Tuesday 27 April 2010

Can games ever be art? Yahtzee v's Ebert

Two points of view.  Film critic v's game critic.  Guess who thinks what?  Or alternatively read their posts on the subject (Yahtzee here,  Ebert here) to find out.

To find out what I think read on.

For me lots of art can be throw away.  There's plenty of pop music churned out year after year that is lazily labelled as having been created by 'artists'.  Not all art lasts in the social consciousness forever, certainly not all art needs to.  Being throw away devalues it but doesn't stop it being art.

Ebert's piece is a critique of another article about gaming, which basically argues that gaming hasn't reached the Sistine Chapel stage yet, that it's still at the cave painting stage. Ebert says that it can never evolve beyond that point, that it can not and never will be art because gaming is about winning something.

Yahtzee has his own definition of what art is and fits his feeling about gaming into that.

The big problem that games have is not the evolution of the guys that make the games it's the evolution of the hardware that they make them for.  Every new generation of machines makes the previous generations look old and tired and by our nature we do, in general, move on from those older titles that don't shine quite as much as we want them too.  It's like saying the Sistine Chapel ceiling is more worthy than the cave painting because the surface it's painted on is a better one.

Since people started making games that we could play in arcades or at home there's been artistic design.  Sure every so often a title comes along that moves that forward or in a new direction but the best games combine three elements and one of those is art.
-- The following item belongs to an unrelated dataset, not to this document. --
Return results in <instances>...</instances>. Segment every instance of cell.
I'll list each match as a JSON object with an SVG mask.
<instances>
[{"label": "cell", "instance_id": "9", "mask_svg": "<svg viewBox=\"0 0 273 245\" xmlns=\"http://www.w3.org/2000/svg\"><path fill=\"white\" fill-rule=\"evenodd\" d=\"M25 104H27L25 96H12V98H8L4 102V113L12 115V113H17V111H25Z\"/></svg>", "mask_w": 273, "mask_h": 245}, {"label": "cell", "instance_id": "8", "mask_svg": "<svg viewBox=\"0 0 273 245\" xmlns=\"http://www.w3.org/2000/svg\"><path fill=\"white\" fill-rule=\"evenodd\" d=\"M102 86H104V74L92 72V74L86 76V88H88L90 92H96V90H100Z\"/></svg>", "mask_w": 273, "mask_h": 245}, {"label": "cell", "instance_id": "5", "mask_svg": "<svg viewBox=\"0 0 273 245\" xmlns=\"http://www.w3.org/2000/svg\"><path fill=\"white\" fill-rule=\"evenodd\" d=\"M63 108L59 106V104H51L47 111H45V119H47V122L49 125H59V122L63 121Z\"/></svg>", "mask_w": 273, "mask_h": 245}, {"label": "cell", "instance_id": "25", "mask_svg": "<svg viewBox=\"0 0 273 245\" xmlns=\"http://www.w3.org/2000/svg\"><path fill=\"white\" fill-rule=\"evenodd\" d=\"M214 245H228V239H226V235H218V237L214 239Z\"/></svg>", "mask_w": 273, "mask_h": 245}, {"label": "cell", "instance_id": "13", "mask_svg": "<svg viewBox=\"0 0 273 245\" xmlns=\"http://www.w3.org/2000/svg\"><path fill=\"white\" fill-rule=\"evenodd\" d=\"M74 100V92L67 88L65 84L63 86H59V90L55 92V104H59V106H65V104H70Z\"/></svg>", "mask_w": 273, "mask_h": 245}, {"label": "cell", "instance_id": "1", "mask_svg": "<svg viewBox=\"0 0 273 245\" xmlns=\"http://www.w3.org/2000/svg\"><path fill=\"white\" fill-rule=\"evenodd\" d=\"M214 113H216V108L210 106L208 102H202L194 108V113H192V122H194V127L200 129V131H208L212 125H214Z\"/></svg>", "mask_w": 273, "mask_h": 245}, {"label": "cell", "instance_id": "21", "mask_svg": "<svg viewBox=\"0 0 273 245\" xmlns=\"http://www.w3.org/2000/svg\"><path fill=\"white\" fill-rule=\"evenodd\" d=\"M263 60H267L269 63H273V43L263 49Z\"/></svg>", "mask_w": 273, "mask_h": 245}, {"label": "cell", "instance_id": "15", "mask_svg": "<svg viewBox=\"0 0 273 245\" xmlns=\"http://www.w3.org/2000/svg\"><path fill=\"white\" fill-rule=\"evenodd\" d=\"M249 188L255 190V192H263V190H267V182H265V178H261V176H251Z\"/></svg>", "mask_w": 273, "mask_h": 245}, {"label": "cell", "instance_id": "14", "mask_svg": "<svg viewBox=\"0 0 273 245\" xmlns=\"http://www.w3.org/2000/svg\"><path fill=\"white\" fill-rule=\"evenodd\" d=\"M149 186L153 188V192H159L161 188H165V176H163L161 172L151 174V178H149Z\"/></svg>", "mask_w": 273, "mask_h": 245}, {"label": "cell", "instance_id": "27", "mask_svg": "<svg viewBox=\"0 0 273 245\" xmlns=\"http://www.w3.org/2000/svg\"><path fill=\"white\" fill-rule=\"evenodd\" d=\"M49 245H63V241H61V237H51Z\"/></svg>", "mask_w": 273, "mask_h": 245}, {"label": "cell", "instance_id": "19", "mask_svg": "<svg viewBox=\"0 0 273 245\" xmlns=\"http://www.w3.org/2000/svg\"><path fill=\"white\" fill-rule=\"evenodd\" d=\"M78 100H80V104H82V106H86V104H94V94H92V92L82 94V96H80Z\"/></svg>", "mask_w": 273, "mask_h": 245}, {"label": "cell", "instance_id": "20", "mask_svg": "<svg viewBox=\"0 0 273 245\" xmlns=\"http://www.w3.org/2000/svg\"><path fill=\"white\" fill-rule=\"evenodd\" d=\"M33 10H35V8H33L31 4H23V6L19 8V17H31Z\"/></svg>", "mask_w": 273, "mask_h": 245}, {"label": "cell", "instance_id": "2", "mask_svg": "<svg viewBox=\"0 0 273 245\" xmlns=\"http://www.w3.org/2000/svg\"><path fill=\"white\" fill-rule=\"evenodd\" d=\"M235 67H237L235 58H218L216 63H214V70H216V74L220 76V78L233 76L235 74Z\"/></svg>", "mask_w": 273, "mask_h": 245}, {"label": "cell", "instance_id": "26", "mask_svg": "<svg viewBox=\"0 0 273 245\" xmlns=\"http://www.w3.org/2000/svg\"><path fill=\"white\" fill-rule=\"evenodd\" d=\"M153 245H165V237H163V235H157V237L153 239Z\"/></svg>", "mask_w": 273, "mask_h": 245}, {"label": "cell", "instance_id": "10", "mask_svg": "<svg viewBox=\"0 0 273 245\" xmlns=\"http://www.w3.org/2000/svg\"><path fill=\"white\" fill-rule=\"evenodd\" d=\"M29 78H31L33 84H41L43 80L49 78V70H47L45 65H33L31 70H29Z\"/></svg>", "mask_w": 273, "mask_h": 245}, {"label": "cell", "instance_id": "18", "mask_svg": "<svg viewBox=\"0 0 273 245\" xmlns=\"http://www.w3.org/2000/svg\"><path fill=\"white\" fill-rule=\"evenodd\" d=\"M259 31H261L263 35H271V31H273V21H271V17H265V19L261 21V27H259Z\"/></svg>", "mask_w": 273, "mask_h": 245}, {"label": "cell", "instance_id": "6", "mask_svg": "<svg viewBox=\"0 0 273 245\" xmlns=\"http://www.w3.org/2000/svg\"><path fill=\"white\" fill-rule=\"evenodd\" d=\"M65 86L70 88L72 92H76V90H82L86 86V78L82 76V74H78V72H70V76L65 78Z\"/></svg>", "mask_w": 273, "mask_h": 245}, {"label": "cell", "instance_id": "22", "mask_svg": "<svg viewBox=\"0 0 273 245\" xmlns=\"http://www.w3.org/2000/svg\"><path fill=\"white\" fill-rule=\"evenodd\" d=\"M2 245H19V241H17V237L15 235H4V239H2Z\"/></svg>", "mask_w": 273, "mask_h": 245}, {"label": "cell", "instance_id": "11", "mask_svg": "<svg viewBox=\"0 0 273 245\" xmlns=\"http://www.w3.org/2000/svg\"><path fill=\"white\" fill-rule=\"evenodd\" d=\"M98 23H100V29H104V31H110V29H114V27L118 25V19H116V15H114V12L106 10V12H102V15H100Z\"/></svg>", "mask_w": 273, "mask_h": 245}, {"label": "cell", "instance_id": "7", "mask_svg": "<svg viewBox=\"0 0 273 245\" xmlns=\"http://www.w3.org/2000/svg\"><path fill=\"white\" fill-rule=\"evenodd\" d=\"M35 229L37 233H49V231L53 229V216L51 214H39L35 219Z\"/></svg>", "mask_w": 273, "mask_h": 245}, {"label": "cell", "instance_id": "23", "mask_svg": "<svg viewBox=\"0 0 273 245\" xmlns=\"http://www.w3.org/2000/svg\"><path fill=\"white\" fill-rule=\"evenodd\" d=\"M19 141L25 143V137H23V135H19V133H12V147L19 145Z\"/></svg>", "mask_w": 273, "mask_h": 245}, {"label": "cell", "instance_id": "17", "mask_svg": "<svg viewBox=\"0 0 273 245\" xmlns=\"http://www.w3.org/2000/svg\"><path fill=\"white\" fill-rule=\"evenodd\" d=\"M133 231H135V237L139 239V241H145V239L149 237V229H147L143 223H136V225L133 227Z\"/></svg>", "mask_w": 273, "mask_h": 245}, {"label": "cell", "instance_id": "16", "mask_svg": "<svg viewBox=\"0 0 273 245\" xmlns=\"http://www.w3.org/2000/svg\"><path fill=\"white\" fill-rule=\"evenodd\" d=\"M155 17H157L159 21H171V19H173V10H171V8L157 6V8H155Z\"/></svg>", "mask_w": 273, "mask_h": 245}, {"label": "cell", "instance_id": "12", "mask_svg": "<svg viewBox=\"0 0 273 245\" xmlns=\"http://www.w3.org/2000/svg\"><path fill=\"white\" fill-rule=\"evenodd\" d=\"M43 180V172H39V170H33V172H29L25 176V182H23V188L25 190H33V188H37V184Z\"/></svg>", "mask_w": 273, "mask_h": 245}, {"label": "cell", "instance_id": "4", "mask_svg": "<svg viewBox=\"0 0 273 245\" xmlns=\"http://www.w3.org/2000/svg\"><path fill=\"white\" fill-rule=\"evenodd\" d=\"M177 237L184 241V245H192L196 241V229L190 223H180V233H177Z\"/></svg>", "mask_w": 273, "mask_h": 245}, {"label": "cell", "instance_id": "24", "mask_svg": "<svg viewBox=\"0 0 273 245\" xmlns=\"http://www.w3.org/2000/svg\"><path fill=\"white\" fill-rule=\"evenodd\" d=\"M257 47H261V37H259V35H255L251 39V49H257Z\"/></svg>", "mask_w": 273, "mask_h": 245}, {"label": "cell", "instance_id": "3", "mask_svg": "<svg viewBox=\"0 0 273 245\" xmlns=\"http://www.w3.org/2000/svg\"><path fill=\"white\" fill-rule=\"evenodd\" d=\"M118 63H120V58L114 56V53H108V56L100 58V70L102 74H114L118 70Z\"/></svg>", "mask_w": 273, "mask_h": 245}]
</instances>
Look beyond the hype and over the top nature of something like Call of Duty and take a wander around a multi player map on your own.  Take in the lovingly crafted detail and the sense of scale.  Someone somewhere came up with that.  Then a team of people at Infinity Ward brought it to life, filled it with specks of dust and sound effects.  Move around a map on your own and the you get struck by how eerie it feels without anyone else there but the map still breathes, still feels alive.  In ten years time we won't care about Modern Warfare 2.  We'll probably be obsessed with 3D and some god forsaken motion controller that makes the whole thing ridiculously immersive.  And ten years after that it'll be something else.

Gaming constantly evolves.  It's already produced art.  It's just by it's nature 'throw away art'.  I agree with Yahtzee that art can be about being emotionally connected to something, being moved by a moment.  But it can also be about awe.  Just looking at something or experiencing something that genuinely makes you go 'WTF?!! How did they make that?!' or just 'WTF?!!!!!!'

Unless your involved in gaming it's hard to take it seriously.  I get that, gamers get a bad press.  Companies like Infinity Ward don't do us any favours by including ill thought out scenes at airports.  But scratch beneath the surface and there's so much creativity going on it's frightening.  Often it's not in the big titles either but rather in the cheaper downloadable content that you find the real steps forward.  What's interesting about that is the growth of older gaming models.  2D platformers continue to develop.  Look at Little Big Planet as an example.  Or Braid.  These titles don't use 3D, just great design and game play to suck you in.  And they are both gorgeous to look at.  Old style design that still has much to give, gaming has learnt that it's past is not necessarily history and this is a good thing.  The medium has started to slow down it's desperate need to throw more tech at itself and started to gibe it's self some time to grow.  I genuinely hope we do get another three years out of the PS3 and Xbox before things lurch forward again.

Can gaming ever produce 'great art' that stands the test of time?  Maybe not.  But is any of it art right now?  Sure.

If you have a PS3, get Flower.  It's the best example of how gaming can be more than anyone thought it could be and the closest the medium has got to the Sistine Chapel.*

Do we need it, as gamers, to be labelled as 'art'?  Hell no.  Enjoy it still feeling underground while you can.  The Wii generation is coming to spoil it all.


*Put that in your Pope and smoke it.

1 comment:

  1. One of the most artistic games I have ever played was Psychonauts. The art design that went into the various levels/characters and backgrounds was astounding.